Hi, thanks for this awesome section.

Regarding Equation 5.4.4: I agree with the result, but maybe overlook something in the following step:

E[o_i^2] - (E[o_i])^2 = \sum {j=1}^{n{in}} E[w_{ij}^2 x_j ^2] - 0

I rather think this (not equivalent) equality is true
E[o_i^2] - (E[o_i])^2 = E[(\sum {j=1}^{n{in}} w_{ij} x_j )^2] - 0

However, from here I don’t immediately see how to achieve the result.
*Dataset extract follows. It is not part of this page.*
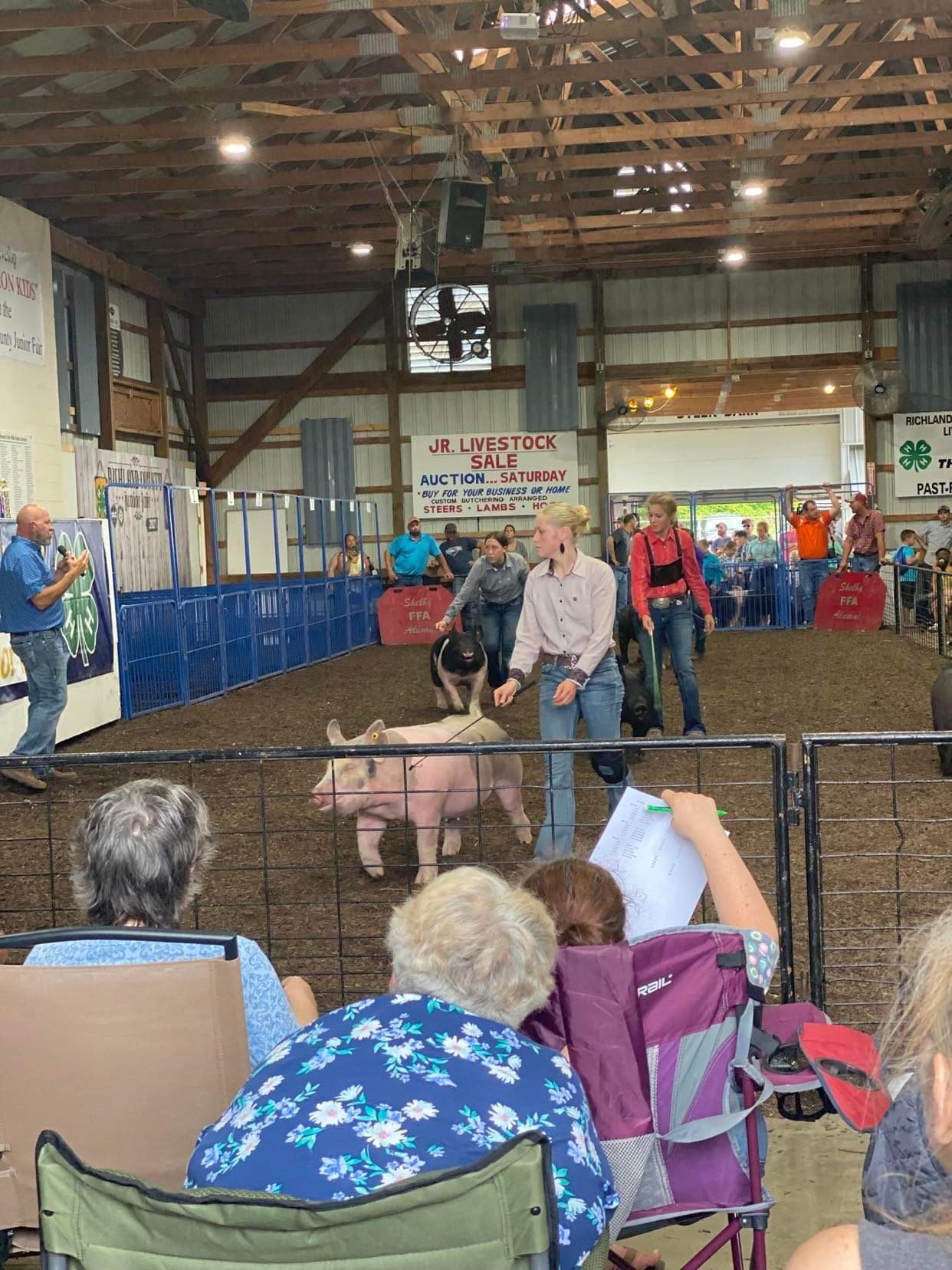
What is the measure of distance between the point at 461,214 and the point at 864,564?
7203 millimetres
An alternative derivation here achieves that without this concern of mine.

Any clarification much appreciated

dingcurie · August 18, 2023, 12:57am

Thus we are susceptible to the same problems of numerical underflow that often crop up when multiplying together too many probabilities.
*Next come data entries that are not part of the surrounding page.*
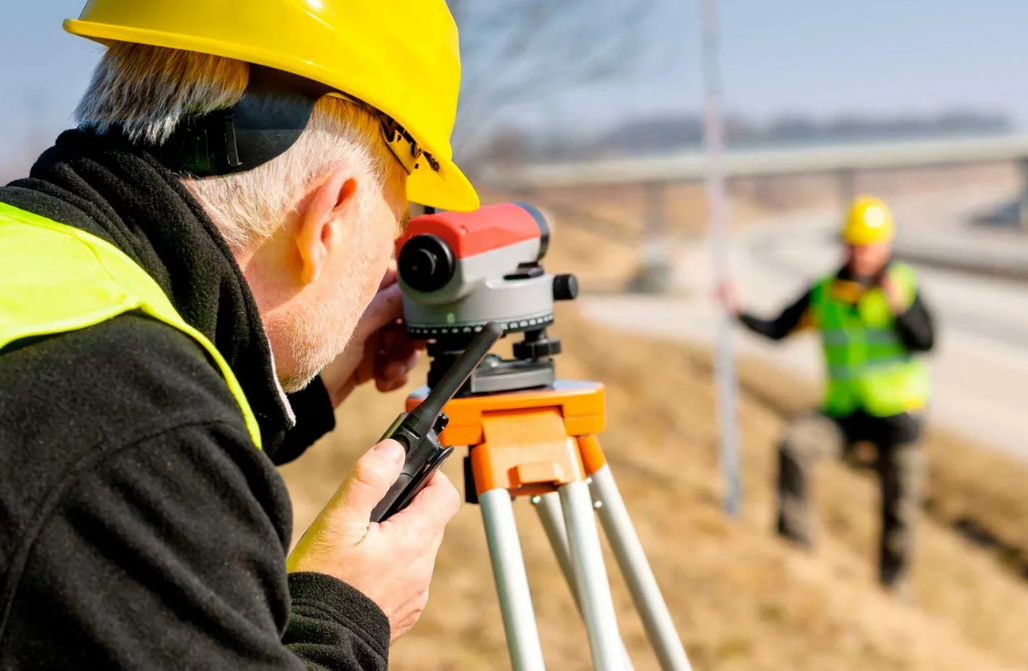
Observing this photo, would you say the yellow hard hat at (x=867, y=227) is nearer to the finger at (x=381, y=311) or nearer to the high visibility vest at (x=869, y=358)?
the high visibility vest at (x=869, y=358)

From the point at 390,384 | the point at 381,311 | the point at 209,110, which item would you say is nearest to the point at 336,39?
the point at 209,110

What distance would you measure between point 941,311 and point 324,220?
20013 millimetres

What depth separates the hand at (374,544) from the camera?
123cm

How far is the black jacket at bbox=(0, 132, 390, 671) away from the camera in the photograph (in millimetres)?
876

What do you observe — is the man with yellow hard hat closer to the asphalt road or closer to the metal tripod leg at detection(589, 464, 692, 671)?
the metal tripod leg at detection(589, 464, 692, 671)

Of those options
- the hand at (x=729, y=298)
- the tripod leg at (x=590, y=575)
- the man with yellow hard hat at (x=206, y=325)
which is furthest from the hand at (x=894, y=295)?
the man with yellow hard hat at (x=206, y=325)

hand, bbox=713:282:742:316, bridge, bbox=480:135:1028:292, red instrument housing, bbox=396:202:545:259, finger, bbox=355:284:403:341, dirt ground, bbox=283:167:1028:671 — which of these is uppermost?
bridge, bbox=480:135:1028:292

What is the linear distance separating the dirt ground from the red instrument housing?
1998mm

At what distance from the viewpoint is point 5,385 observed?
2.97ft

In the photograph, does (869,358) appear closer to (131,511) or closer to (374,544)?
(374,544)

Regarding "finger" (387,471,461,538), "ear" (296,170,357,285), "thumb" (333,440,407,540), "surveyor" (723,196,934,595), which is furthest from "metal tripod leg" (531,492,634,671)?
"surveyor" (723,196,934,595)

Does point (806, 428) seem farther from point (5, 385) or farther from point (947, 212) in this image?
point (947, 212)

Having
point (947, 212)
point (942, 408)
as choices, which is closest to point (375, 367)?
point (942, 408)

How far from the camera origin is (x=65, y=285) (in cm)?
95
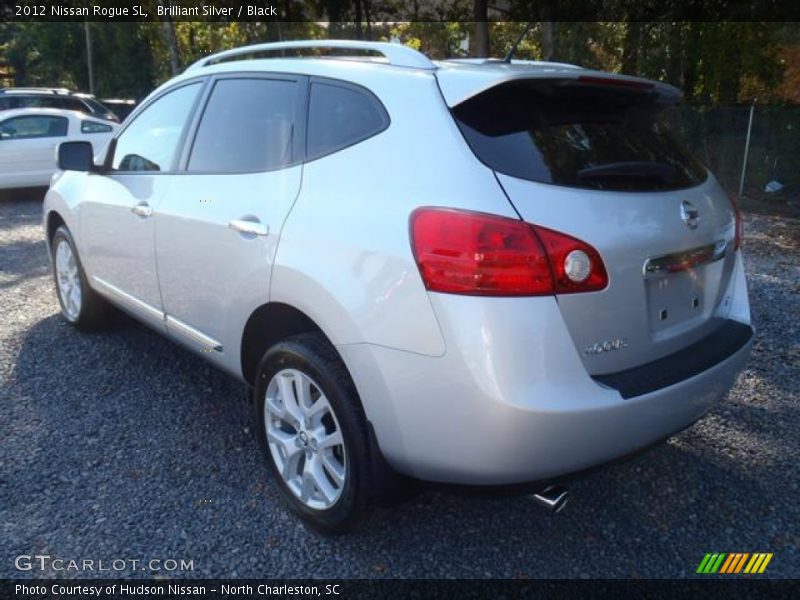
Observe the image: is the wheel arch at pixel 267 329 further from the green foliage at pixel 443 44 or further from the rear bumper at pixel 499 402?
the green foliage at pixel 443 44

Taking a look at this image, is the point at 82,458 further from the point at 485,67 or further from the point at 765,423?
the point at 765,423

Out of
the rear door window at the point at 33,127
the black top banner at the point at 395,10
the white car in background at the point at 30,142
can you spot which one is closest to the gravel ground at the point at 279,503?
the white car in background at the point at 30,142

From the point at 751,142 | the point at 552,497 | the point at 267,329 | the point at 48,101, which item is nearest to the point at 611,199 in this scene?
the point at 552,497

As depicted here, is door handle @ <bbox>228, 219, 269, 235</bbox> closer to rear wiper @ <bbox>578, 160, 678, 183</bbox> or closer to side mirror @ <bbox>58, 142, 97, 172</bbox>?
rear wiper @ <bbox>578, 160, 678, 183</bbox>

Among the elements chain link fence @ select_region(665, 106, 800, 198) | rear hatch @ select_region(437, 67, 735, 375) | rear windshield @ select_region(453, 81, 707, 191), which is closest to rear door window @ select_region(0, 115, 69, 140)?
chain link fence @ select_region(665, 106, 800, 198)

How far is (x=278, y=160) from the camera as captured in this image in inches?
113

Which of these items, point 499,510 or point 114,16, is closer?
point 499,510

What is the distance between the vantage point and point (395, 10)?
21.6 metres

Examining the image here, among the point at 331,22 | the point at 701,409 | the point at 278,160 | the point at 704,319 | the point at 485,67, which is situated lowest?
the point at 701,409

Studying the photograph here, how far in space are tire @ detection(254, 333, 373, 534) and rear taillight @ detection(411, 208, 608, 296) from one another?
0.61 meters

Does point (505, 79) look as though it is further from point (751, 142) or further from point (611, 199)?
point (751, 142)

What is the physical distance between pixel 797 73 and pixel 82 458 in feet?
43.5

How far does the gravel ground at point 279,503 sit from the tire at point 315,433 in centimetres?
16

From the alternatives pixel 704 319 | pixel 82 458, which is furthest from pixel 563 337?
pixel 82 458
Why are we only concerned about underflow here? Couldn’t overflow also be an issue to the same extent?

dingcurie · August 18, 2023, 1:04am

Unfortunately, our problem above is more serious: initially the matrices M^(l) may have a wide variety of eigenvalues. They might be small or large, and their product might be very large or very small.

I suppose we should be concerned here with singular values, as for a general matrix (not necessarily square), it is the singular values that characterize the stretching/shrinking effect a matrix has on a vector. Am I missing something?

pandalabme · August 22, 2023, 1:07am

My solutions to the exs: 5.4

gaokai320 · June 15, 2024, 6:44am

What is the shape of $\frac{\partial \mathbf{o}}{\partial \mathbf{W}^{l}}$ in Equation 5.4.2? And it seems that the shape of the product of L -1 matrices and the shape of the gradient vector v^l mismatch.

cmou · October 11, 2024, 8:39am

Seems this formula was stick to the same as old version book’s one (4.8.2). I assume it should be applying multiple differentiates with respect to weight of layers, instead of differentiates wrt. their intermediary outcome h.

Nicolas_Victorion · October 12, 2024, 7:21am

In my opinion, $\partial_{W^{(l)}}o$ and $\partial_{W^{(l)}}h^{(l)}$ are both third-order tensors.